Stated task:
Rewrite the rows below, substituting "leafy bush" for every occurrence of "green shrub" and leaving all other text unchanged.

Material supplied:
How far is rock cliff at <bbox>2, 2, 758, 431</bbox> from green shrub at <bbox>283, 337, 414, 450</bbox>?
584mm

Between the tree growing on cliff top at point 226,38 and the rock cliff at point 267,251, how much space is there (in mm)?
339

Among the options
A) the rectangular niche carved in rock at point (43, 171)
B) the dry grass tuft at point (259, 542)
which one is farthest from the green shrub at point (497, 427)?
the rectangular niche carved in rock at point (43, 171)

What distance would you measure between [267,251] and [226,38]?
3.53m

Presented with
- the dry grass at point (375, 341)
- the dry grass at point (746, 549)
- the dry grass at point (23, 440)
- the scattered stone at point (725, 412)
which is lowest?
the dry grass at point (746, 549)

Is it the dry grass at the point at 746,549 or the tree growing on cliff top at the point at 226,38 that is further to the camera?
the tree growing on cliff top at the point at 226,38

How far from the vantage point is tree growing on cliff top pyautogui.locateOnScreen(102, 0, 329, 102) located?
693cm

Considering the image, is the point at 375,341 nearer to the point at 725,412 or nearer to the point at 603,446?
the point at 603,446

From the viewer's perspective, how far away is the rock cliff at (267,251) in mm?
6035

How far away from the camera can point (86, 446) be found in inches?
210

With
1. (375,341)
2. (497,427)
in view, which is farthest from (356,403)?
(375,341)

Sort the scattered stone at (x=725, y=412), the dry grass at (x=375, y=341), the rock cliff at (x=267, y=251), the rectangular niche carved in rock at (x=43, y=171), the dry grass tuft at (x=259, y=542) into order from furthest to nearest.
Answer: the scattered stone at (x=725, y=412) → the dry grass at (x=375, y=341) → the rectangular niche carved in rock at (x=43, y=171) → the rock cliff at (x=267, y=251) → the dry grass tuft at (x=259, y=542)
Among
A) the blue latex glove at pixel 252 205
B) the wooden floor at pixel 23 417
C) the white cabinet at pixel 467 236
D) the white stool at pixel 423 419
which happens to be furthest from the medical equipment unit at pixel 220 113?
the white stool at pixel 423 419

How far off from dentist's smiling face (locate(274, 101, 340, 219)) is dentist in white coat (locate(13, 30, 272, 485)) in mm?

Response to this task:
How far is rock cliff at <bbox>2, 2, 758, 431</bbox> from leafy bush at <bbox>283, 337, 414, 450</bbox>?
584mm

Between the tree growing on cliff top at point 226,38 and the rock cliff at point 267,251, how much space is there (in mm)?
339

Among the options
A) the rectangular niche carved in rock at point (43, 171)
B) the dry grass tuft at point (259, 542)
which one is farthest from the leafy bush at point (497, 427)?
the rectangular niche carved in rock at point (43, 171)

What distance would you measure between [267,251] and [226,38]?
3.53m

Presented with
- the dry grass at point (375, 341)
- the dry grass at point (746, 549)
- the dry grass at point (23, 440)
- the scattered stone at point (725, 412)
which is lowest?
the dry grass at point (746, 549)

Is it the dry grass at the point at 746,549 or the tree growing on cliff top at the point at 226,38 that is further to the camera?
the tree growing on cliff top at the point at 226,38

How far from the vantage point is tree growing on cliff top pyautogui.locateOnScreen(102, 0, 329, 102) located?
693cm

Considering the image, is the point at 375,341 nearer to the point at 725,412 or nearer to the point at 603,446?
the point at 603,446

From the viewer's perspective, how far away is the rock cliff at (267,251) in mm?
6035

How far away from the camera can point (86, 446) be found in inches?
210

With
1. (375,341)
2. (497,427)
in view, which is farthest from (356,403)?
(375,341)

Sort the scattered stone at (x=725, y=412), the dry grass at (x=375, y=341), the rock cliff at (x=267, y=251), the rectangular niche carved in rock at (x=43, y=171), the dry grass tuft at (x=259, y=542) into order from furthest to nearest.
Answer: the scattered stone at (x=725, y=412) → the dry grass at (x=375, y=341) → the rectangular niche carved in rock at (x=43, y=171) → the rock cliff at (x=267, y=251) → the dry grass tuft at (x=259, y=542)
Among
A) the blue latex glove at pixel 252 205
B) the wooden floor at pixel 23 417
C) the white cabinet at pixel 467 236
D) the white stool at pixel 423 419
which happens to be furthest from the medical equipment unit at pixel 220 113?
the white stool at pixel 423 419

How far off from dentist's smiling face (locate(274, 101, 340, 219)) is dentist in white coat (locate(13, 30, 272, 485)) in mm?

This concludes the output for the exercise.